Like a child learning a new word, the abstract idea of boundaries has become internalized to me, and I now recognize its application everywhere. Empathy! Respect! Consent! My ability to see people as their own, separate entities has a strange and fascinating newness about it. This has come alongside my own development as an individual. Mastering my anxiety and insecurities frees me from my obsessive tendencies, and allows me to share my needs confidently, as well as honour those of others. Another roadblock removed to intimacy.

Before deleting my dating profiles, I texted someone my phone number. Last week, I had dinner with him. That turned out to be one of the most enjoyable dates I have had, and I fancy him a lot. I made clear that I would like to meet again, and then left the ball in his court. The amazing thing is not my lack of fretting over this, but that I do not have any urge to fret. It feels incredible.

I am reposting this from the ephemeral hole of Facebook:

Forcing yourself on someone, in the form of contact or communication; unwanted and unwelcome gifts, favours, or charity; and violation of body or personal space; are all wrong. I am guilty of all these things, and no matter how good or pure the intention, doing them without consent is wrong.

Over the past few months, I have been on the receiving end of all of these, and learned firsthand how shitty it feels. I wish I could time travel and change the past, but all I can do is learn my lessons and be respectful going forward. Someday I might get to be a real girl! Also: Don’t touch my stuff.

Obvious? Yes, but really understanding this has been an epiphany for me.

Imagine this hypothetical scenario: Your car is dirty, and needs to be washed. You are busy, tired, and complain to a friend that you do not have the time or energy to wash your car. Your friend repeatedly offers assistance. Finally, you ask them if they could pick up a coupon for the local car wash. Days later, you discover they have driven and washed your car, far beyond what you asked. Your friend has spare keys for emergencies, and because you travel together often. Your friend is also aware that you are uncomfortable with other people driving your car, and have general issues regarding trust and personal space. But they drove your car without explicit consent, and furthermore, reset your programming on the stereo, disordered the documents in your glovebox, and added an air freshener and other accessories you do not want. They cleaned out your trunk, rifling through luggage and other intensely personal items.

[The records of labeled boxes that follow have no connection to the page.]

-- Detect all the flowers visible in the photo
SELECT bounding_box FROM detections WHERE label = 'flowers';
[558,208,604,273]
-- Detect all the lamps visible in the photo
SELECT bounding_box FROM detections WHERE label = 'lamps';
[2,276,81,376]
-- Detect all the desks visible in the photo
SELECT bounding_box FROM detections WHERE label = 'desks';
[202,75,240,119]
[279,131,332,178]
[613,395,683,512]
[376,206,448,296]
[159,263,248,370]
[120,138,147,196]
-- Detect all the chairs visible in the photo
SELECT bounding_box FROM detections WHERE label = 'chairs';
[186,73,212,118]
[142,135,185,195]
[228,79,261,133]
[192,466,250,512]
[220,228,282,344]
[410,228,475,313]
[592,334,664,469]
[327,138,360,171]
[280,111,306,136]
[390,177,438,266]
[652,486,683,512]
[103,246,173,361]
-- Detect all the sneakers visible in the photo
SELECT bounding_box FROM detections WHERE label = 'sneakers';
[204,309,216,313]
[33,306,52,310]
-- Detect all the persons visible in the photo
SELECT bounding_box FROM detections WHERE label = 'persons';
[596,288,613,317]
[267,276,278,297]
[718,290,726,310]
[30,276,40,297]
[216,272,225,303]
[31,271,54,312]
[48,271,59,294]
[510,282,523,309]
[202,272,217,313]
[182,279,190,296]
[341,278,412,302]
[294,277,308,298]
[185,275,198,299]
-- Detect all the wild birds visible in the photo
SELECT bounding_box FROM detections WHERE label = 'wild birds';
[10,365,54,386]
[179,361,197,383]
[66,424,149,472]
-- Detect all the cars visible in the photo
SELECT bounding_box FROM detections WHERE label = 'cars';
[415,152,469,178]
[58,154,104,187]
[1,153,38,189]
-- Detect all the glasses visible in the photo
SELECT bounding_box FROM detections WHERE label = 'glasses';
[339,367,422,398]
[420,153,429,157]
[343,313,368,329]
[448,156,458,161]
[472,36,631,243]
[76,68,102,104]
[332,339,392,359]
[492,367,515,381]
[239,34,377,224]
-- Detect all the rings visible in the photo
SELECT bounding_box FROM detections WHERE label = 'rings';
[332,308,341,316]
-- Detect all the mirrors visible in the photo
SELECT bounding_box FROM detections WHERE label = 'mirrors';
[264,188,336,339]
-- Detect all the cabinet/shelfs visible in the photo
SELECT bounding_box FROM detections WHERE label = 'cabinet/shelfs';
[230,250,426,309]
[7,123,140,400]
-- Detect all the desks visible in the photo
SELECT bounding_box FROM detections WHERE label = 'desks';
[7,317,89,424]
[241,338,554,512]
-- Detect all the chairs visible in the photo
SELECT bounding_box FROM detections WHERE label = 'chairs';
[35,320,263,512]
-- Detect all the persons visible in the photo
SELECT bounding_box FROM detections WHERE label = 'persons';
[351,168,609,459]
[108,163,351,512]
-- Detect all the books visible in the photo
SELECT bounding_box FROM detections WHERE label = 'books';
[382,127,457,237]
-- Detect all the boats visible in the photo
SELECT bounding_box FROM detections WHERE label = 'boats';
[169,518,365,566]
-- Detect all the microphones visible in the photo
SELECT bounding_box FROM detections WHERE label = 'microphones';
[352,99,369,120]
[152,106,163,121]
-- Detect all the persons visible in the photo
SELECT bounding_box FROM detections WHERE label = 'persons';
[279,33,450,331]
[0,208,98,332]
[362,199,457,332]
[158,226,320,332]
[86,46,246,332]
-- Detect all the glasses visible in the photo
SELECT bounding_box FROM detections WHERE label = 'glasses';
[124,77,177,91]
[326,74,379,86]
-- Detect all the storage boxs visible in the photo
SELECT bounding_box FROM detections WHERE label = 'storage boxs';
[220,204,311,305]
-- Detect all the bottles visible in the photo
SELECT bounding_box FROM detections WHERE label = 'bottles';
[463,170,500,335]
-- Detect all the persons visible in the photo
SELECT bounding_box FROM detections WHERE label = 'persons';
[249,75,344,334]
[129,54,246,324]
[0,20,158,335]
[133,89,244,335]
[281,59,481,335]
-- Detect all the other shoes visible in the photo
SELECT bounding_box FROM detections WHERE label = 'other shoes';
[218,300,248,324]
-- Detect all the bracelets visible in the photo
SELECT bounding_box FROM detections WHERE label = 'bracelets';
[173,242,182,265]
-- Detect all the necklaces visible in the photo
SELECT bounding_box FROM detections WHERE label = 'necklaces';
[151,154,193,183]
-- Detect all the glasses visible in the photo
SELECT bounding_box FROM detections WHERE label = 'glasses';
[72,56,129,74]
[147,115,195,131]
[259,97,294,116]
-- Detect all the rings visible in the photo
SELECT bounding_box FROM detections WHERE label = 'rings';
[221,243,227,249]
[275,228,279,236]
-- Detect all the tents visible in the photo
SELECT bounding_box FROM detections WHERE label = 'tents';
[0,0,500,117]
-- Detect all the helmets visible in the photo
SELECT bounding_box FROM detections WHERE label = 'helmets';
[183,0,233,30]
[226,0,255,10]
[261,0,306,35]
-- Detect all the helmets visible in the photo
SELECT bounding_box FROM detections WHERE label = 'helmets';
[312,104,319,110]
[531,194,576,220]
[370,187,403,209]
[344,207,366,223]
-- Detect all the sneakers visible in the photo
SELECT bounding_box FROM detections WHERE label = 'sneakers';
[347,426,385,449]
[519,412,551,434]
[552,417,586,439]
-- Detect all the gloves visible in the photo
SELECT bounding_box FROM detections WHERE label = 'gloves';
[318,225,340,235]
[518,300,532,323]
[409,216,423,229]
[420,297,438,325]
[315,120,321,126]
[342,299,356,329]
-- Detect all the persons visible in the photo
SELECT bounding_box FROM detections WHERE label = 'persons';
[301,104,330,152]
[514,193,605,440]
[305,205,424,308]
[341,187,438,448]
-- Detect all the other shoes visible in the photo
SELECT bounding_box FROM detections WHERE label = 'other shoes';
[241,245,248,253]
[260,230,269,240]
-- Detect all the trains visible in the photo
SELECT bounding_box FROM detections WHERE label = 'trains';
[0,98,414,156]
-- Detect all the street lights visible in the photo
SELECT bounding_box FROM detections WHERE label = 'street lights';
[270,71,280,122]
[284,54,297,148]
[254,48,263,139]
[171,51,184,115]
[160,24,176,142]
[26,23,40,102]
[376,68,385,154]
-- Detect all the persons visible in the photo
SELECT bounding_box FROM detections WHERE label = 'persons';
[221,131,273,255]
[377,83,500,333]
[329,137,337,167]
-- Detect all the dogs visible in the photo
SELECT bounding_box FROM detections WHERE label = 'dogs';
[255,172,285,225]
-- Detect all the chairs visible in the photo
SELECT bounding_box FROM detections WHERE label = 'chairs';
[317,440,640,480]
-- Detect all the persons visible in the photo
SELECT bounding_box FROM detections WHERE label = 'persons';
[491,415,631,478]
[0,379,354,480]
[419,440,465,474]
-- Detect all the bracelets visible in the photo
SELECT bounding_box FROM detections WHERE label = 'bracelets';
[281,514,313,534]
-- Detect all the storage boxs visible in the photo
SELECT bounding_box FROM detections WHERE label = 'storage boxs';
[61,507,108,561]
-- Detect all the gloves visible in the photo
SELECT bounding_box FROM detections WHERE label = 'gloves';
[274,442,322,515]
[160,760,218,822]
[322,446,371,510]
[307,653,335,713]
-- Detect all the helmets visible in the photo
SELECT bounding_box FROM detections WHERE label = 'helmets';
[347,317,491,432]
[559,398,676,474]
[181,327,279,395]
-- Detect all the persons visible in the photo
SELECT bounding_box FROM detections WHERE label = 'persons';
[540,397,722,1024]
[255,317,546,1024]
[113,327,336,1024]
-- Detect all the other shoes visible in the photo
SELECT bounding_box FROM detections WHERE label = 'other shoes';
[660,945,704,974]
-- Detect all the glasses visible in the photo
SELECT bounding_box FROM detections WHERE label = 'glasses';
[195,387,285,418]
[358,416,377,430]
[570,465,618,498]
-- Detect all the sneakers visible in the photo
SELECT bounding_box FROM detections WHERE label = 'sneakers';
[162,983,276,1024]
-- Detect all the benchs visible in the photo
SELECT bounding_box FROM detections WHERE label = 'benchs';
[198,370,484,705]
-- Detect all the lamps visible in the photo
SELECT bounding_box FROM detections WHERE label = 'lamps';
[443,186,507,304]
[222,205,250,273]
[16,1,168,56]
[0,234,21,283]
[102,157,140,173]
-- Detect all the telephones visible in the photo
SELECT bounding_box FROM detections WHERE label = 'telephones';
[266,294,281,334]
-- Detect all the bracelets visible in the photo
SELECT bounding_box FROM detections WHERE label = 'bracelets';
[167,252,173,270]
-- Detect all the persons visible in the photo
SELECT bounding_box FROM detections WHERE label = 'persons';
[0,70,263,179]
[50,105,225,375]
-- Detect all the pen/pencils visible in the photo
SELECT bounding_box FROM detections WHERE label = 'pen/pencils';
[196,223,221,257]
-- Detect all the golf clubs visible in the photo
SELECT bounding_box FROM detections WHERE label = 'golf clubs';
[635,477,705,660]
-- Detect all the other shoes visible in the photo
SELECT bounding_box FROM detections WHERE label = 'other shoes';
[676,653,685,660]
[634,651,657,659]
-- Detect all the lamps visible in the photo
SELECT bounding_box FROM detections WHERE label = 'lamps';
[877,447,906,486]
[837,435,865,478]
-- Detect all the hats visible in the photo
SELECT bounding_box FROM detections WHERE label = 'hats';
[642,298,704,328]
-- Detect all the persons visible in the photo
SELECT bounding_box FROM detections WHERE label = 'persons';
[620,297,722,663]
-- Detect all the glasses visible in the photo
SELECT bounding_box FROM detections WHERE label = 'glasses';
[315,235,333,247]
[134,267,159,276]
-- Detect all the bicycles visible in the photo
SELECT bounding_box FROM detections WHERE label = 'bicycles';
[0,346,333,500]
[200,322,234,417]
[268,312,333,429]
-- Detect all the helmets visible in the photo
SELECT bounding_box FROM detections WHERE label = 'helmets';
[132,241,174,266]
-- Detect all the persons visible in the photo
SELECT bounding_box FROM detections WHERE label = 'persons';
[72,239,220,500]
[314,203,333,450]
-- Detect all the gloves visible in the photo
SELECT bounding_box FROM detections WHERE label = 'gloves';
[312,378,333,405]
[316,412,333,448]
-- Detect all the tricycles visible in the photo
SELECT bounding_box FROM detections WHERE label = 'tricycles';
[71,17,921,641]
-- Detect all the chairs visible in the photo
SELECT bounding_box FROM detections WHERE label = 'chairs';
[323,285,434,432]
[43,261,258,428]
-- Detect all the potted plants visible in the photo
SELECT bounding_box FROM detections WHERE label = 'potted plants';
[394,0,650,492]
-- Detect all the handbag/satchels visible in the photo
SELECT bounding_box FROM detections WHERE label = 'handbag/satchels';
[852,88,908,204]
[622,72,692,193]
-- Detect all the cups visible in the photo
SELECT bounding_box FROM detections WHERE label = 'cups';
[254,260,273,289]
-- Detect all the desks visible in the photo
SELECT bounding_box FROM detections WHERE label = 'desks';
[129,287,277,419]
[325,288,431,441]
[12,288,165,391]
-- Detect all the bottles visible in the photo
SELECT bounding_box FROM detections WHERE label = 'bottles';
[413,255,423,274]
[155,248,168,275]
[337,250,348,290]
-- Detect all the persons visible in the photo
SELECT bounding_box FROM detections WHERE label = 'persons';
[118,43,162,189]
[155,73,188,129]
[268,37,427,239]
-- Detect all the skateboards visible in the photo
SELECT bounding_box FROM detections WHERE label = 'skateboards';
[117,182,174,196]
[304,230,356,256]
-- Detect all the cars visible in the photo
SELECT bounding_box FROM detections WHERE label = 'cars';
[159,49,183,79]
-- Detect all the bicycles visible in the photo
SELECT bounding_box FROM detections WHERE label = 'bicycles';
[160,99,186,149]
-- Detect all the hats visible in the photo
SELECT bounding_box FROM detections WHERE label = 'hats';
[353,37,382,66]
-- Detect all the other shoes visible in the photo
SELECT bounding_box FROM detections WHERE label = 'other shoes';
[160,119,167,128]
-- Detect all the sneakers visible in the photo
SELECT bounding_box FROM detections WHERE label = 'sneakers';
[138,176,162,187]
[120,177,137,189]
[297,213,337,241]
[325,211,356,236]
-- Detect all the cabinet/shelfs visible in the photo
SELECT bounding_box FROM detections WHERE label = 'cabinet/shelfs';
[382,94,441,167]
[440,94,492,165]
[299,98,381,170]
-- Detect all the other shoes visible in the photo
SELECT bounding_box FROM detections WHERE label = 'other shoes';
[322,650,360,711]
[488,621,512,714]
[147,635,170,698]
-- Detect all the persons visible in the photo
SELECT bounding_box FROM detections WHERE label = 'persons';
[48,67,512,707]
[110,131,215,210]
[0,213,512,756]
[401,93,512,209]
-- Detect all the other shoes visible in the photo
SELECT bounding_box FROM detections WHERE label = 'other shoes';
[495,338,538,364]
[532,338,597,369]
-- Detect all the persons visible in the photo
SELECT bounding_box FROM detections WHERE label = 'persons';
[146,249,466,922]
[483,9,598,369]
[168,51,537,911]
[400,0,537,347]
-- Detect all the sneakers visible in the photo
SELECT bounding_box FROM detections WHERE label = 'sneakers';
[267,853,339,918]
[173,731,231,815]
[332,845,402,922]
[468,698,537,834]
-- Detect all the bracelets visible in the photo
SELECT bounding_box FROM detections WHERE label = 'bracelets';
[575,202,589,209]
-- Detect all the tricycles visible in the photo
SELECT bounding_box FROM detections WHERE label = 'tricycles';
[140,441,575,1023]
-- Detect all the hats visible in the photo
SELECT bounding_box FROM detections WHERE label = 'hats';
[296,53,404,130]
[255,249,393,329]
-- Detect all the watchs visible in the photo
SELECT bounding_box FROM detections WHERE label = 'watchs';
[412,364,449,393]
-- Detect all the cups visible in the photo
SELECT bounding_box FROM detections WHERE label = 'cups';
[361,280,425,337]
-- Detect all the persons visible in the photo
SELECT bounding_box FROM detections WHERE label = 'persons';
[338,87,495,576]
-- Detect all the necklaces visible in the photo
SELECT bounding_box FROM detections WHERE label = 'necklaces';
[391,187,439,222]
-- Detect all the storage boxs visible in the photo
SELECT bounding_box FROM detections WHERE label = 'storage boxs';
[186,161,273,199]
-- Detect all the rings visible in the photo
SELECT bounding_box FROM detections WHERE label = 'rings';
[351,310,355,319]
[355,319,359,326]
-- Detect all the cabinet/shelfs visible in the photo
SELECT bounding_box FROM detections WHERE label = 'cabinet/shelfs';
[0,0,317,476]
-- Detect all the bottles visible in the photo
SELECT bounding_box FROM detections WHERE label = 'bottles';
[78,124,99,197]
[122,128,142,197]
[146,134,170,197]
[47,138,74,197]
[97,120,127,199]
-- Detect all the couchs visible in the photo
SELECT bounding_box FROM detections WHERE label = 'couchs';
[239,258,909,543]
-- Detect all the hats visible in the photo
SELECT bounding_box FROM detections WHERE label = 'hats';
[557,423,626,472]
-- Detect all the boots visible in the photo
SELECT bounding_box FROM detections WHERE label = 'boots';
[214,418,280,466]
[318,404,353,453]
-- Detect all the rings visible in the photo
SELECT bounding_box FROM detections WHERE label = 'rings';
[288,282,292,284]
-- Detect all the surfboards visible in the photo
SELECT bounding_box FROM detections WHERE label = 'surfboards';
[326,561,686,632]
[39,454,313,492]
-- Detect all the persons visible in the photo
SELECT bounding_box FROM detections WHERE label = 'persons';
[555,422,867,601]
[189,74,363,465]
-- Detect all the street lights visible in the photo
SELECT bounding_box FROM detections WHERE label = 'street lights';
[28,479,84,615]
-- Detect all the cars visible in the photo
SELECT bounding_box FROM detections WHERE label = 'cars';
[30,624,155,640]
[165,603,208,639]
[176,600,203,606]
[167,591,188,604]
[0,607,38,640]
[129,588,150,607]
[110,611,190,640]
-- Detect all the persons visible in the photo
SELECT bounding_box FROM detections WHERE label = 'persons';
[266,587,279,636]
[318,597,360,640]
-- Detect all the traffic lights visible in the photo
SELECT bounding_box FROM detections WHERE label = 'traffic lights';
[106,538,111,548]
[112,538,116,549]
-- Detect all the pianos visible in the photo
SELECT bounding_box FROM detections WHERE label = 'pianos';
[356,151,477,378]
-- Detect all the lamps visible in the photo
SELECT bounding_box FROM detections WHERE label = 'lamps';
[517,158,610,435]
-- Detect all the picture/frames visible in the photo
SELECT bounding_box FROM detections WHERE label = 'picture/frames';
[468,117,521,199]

This is a breakdown in communication and lack of healthy boundaries.

Your friend had good intentions and wanted to be helpful, but in the process, violated your trust and feelings of autonomy and independence. You may feel betrayed, guilty, indebted, ungrateful, and embarrassed. Your friend may feel ashamed, unappreciated, taken advantage of, rejected, and unwanted.

Both parties in this situation have legitimate grievances, and that pain could have been avoided with better communication and clearer expectations. Both parties have the right to feel hurt. I have experienced both perspectives.

No matter how badly you want to help, only the recipient gets to decide what you may and may not do. I have not respected that. And I was wrong.

No matter how much you care or love them. Still not your decision.

I will be the first in line to admit that I am not the best artist, comic creator, or creative writer. I am not the most beautiful woman. I love to dance and sing, and I am unashamedly not very good at either of those. Though I always try my best. In my opinion, where does my greatest strength lie? In my ability to adapt, change, and grow: my willingness to admit when I am wrong.